Can you strace the runaway process for a while with

strace -f -o /tmp/strace-machine-agent.log -p $PID_OF_MACHINE_AGENT

And then attach that as well?

Thanks!

Changed in juju:
status:	New → Incomplete
importance:	Undecided → High

Revision history for this message

Māris Fogels (mars) wrote on 2012-06-14:

Runaway juju machine agent Edit (21.3 MiB, text/plain)

Here is the output of strace, as requested.

Changed in juju:
status:	Incomplete → New

Revision history for this message

Māris Fogels (mars) wrote on 2012-06-14:

You said your system reconnects every few seconds? My system reconnects hundreds of times a second. That 22MiB logfile was generated in about ten seconds.

Revision history for this message

Clint Byrum (clint-fewbar) wrote on 2012-06-15:

After some IRC debugging with mars, Its clear to me there is something deep within libzookeeper that causes it to reconnect furiously after a long time of zookeeper being unavailable.

I think the right thing to do here then is to just not bring up the agents at boot time, until ZooKeeper and the containers are also brought up at boot time.

Changed in juju:
status:	New → Confirmed
status:	Confirmed → Triaged

Kapil Thangavelu (hazmat) on 2012-06-19

Changed in juju:
milestone:	none → galapagos
assignee:	nobody → Benjamin Saller (bcsaller)

Revision history for this message

Neal McBurnett (nealmcb) wrote on 2012-06-22:

I tried the strace suggested in #2, with the output below - pretty much the same as Māris.

The nice thing is, doing the strace also stopped the 100% cpu usage and the process I traced is no longer there.

The odd thing is that there were two processes at 100% cpu according to htop, but only one according to ps and only one of my 4 cpus was pegged. I traced the one that was not visible in ps, and now it is gone.....

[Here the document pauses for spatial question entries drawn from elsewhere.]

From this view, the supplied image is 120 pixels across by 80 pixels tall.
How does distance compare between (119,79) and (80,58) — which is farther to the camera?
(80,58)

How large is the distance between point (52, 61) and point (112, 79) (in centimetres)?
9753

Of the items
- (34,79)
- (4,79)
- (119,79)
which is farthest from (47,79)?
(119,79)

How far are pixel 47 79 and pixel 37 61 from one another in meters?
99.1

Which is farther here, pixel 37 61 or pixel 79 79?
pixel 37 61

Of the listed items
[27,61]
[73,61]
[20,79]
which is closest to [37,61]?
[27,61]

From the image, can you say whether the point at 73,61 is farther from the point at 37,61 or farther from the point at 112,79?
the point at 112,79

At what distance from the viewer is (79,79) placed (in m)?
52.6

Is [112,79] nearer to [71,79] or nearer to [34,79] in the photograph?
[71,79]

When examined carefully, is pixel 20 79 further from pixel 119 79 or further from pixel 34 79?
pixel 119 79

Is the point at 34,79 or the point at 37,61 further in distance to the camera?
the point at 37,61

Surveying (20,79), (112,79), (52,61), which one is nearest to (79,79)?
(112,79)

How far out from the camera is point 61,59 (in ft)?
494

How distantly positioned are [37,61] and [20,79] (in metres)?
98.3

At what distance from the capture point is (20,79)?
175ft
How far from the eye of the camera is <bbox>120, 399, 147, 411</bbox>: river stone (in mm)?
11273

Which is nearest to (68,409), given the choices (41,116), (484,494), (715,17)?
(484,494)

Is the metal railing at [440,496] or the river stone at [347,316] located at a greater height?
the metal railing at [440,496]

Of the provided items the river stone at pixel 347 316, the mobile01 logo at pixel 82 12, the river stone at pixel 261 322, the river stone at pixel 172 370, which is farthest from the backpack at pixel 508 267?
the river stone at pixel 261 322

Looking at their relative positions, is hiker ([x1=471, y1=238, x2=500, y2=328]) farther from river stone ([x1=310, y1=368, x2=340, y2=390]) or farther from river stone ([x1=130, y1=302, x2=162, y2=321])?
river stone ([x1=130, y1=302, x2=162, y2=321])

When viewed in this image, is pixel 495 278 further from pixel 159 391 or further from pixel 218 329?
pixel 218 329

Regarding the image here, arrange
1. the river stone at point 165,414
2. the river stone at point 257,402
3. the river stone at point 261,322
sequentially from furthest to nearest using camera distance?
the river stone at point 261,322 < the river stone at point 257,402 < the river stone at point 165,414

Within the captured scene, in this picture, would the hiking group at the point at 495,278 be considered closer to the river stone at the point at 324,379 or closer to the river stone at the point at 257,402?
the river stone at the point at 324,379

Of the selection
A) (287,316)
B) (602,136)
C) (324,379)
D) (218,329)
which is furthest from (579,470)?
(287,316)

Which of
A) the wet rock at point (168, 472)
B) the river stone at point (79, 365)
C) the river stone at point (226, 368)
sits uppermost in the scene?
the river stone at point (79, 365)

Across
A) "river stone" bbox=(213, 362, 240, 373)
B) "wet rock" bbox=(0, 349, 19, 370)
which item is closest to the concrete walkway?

1343 poll([{fd=4, events=POLLIN}], 1, 0) = 0 (Timeout)
1343 poll([{fd=4, events=POLLIN}], 1, 0) = 0 (Timeout)
1343 socket(PF_INET, SOCK_STREAM, IPPROTO_IP) = 10
1343 setsockopt(10, SOL_TCP, TCP_NODELAY, [1], 4) = 0
1343 fcntl(10, F_GETFL) = 0x2 (flags O_RDWR)
1343 fcntl(10, F_SETFL, O_RDWR|O_NONBLOCK) = 0
1343 connect(10, {sa_family=AF_INET, sin_port=htons(52489), sin_addr=inet_addr("192.168.122.1")}, 16) = -1 EINPROGRESS (Operation now in progress)
1343 close(10) = 0

Revision history for this message

Neal McBurnett (nealmcb) wrote on 2012-06-22:

Another symptom related to this seems to be this output in the machine-agent.log, after each boot, as well as when I did the strace described in comment #2:

$ tail -10 /home/neal/juju/neal-local/machine-agent.log
2012-06-21 10:27:29,961: twisted@ERROR: Unhandled error in Deferred:
2012-06-21 10:27:29,987: twisted@ERROR: Unhandled Error
Traceback (most recent call last):
Failure: txzookeeper.client.ConnectionTimeoutException: could not connect before timeout

2012-06-22 07:03:32,081: twisted@ERROR: Unhandled error in Deferred:
2012-06-22 07:03:32,082: twisted@ERROR: Unhandled Error
Traceback (most recent call last):
Failure: txzookeeper.client.ConnectionTimeoutException: could not connect before timeout

Clint Byrum (clint-fewbar) on 2012-06-22

Changed in juju:
milestone:	galapagos → honolulu

Revision history for this message

Clint Byrum (clint-fewbar) wrote on 2012-06-22:

Neal thanks for the extra info. This is pretty well understood now. There are really two bugs here. One is that we are starting the machine agent on reboot, which we shouldn't do since we know there will be no ZooKeeper on reboot, and the other is that libzookeeper seems to loop uncontrollably on reconnecting at some point.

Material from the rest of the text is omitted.